An excellent example was the Harukoma Festival in Kawaba-Mura, Gunma Prefecture. Dating from the Meiji period, this festival is said to have originated with traveling minstrels who provided entertainment as an offering for the success of the local silkworm breeding industry. Two groups of four men dress up as women, forming two mother-and-daughter pairs in each group. Starting at dawn, the groups travel to each of the roughly 120 households in the village to sing, dance, and beat on drums with mulberry branches. (Silkworms feed on mulberry leaves.) Because the event takes place in the dead of winter, each household greets the performers with hot food and warm sake. The performers then give each of the households a mulberry branch. It takes until sunset for the groups to make the rounds of all the village houses.
The participants get an earlier start for the Minato Matsuri of Kushimoto, Wakayama Prefecture. Held to pray for a large fish harvest and prosperity in business, the festival begins with several activities. The main event starts later in the afternoon when two teams of 12 men in their 20s strip to the waist, board two boats, and row around the harbor tossing mochi rice cakes to the spectators. They conclude with a race from the harbor to an outlying island and back.
Another wacky festival involving hardy souls ignoring the frigid temperatures is the Water Splashing Festival of Daito, Iwate Prefecture, which was held this year for the 347th straight year. It originated when part of Edo burnt down in 1657, and the date of the fire became inauspicious. Parades and other events are held on the morning of this day. Then at 3:00 p.m., more than 200 men, wearing only straw headbands and white coverlets around their waists, let out a whoop and charge down the city’s main shopping street in sub-zero weather for a 500-meter dash. Crowds lining the streets splash them with purified water they have brought in buckets for the occasion. The festival is held to ward off bad luck and to pray for protection against illness and disaster.
Not all the festivals involved physical hardship, as is seen with the Mosso Matsuri held in Wajima, Ishikawa Prefecture this week. Dating from the Edo period, the festival originated when farmers, straining under an exorbitant annual rice tribute, gathered secretly in a hidden paddy to stuff themselves with the rice they harvested instead of giving it up to the taxman. Every year, the participants eat a bowl of rice about 15 centimeters high that has been formed with a mosso, which is a cylindrical wooden frame.
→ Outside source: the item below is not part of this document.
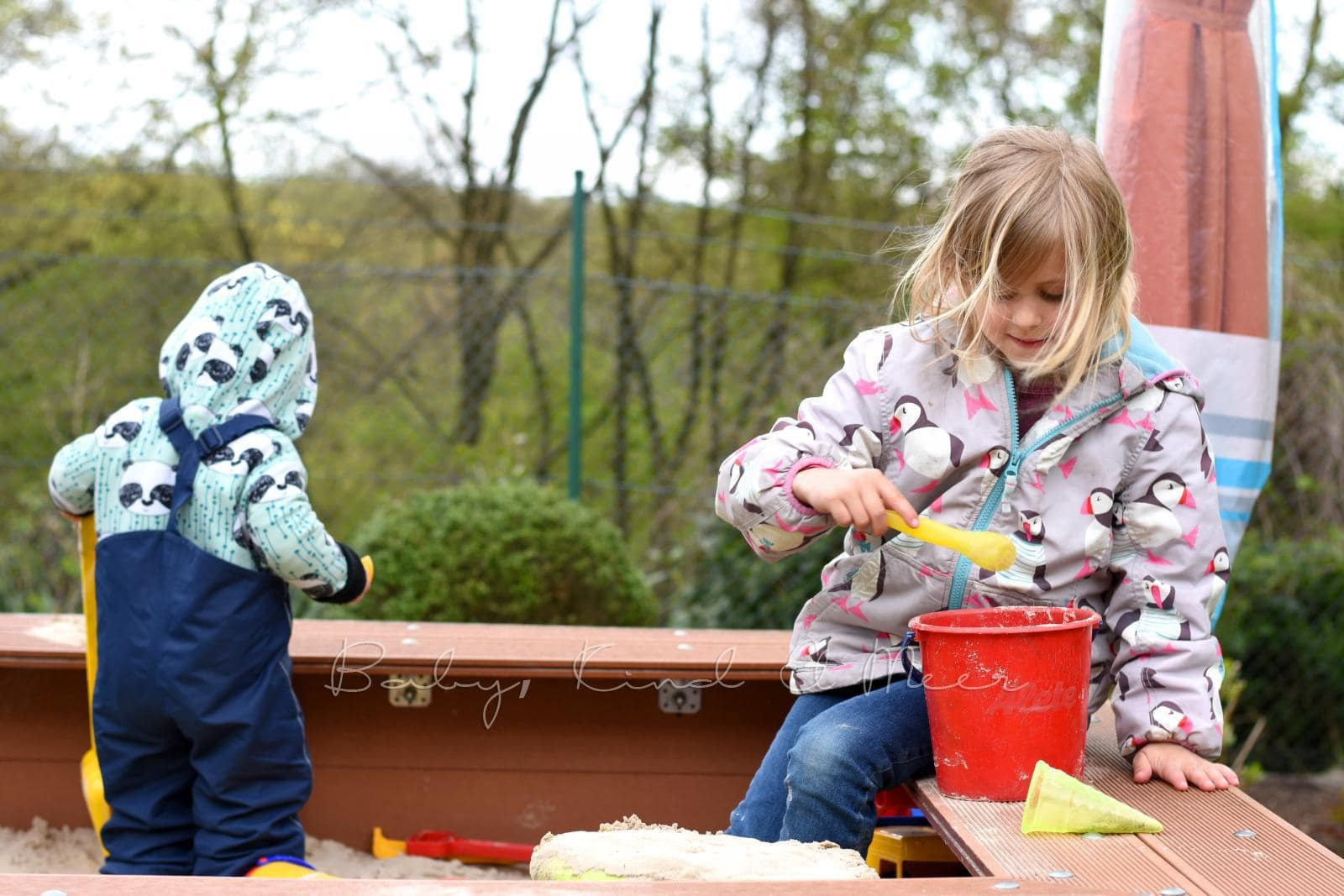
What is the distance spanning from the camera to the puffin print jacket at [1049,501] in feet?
6.28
I suspect the world would be a very different place if the religious faithful conducted rites such as those of the participants in the Waraiko Festival of Hofu, Yamaguchi Prefecture. It is usually performed on December 1, but a special performance was given at the 5th Regional Traditional Arts Festival in Tokyo. Dating from 1199, the event hardly seems like a religious ceremony. The representatives of 21 hereditary families dress in formal attire for a drinking party at the homes of people who have shown them special kindness during the year. Then, holding branches of the sacred sakaki tree, they laugh out loud three times. The first laugh is to give thanks for the harvest, the second is a request for a bountiful harvest next year, and the third is to banish the depressing thoughts of the past year. One of the participants, 72-year-old Hiroshi Uchida, commented that in accordance with the old Japanese proverb that blessings come to those who laugh, they laugh in the festival with the prayer that blessings will come to everyone.
Rather than being conducted by a Shinto shrine, the Shujo Oni festival of Bungotakada, Oita Prefecture, is held in two Buddhist temples. After a religious service, three large torches are lit in the temple. Then, two priests dressed as demons enter. The demons are the embodiment of the Buddha. They perform a dance and engage in other comical activities as they wave the torches in the air, scattering sparks over the onlookers. This festival, which is performed for protection against illness and disaster and to pray for a good harvest, has been conducted continuously since the year 718.